**REQUIRED WORK**
Please repeat every one of the entries below word for word, leaving out the pictures.

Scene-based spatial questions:

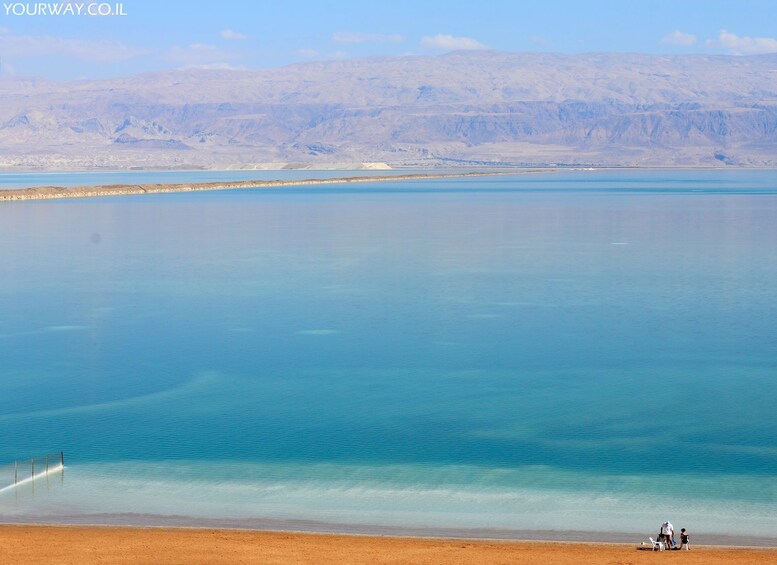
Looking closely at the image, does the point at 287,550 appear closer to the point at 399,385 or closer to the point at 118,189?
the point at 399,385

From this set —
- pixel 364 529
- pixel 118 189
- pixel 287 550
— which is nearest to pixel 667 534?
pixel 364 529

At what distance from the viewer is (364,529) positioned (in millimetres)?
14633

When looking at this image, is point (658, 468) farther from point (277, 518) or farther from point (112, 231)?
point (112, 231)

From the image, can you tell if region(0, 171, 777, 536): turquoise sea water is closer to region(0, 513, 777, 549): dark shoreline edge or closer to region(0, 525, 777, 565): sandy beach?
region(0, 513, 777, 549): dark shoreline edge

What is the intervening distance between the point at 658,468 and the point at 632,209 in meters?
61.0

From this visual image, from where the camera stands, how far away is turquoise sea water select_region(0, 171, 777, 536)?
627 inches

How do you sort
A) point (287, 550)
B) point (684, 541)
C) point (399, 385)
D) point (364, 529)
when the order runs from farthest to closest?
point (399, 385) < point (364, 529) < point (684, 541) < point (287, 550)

**OUTPUT FOR THIS EXERCISE**
Looking closely at the image, does the point at 287,550 appear closer to the point at 399,385 or closer to the point at 118,189?
the point at 399,385

From this set —
- pixel 364 529
- pixel 118 189
- pixel 287 550
— which is nearest to pixel 667 534?
pixel 364 529

At what distance from the viewer is (364,529) positioned (in millimetres)?
14633

When looking at this image, is point (658, 468) farther from point (277, 518) or farther from point (112, 231)?
point (112, 231)

From the image, can you tell if region(0, 171, 777, 536): turquoise sea water is closer to region(0, 513, 777, 549): dark shoreline edge or closer to region(0, 525, 777, 565): sandy beach?
region(0, 513, 777, 549): dark shoreline edge

What is the intervening distance between the point at 658,468 and the point at 632,209 in meters?
61.0

From this visual image, from where the camera stands, how far away is turquoise sea water select_region(0, 171, 777, 536)?
627 inches

How do you sort
A) point (287, 550)
B) point (684, 541)
C) point (399, 385)
D) point (364, 529)
when the order runs from farthest to closest?
point (399, 385) < point (364, 529) < point (684, 541) < point (287, 550)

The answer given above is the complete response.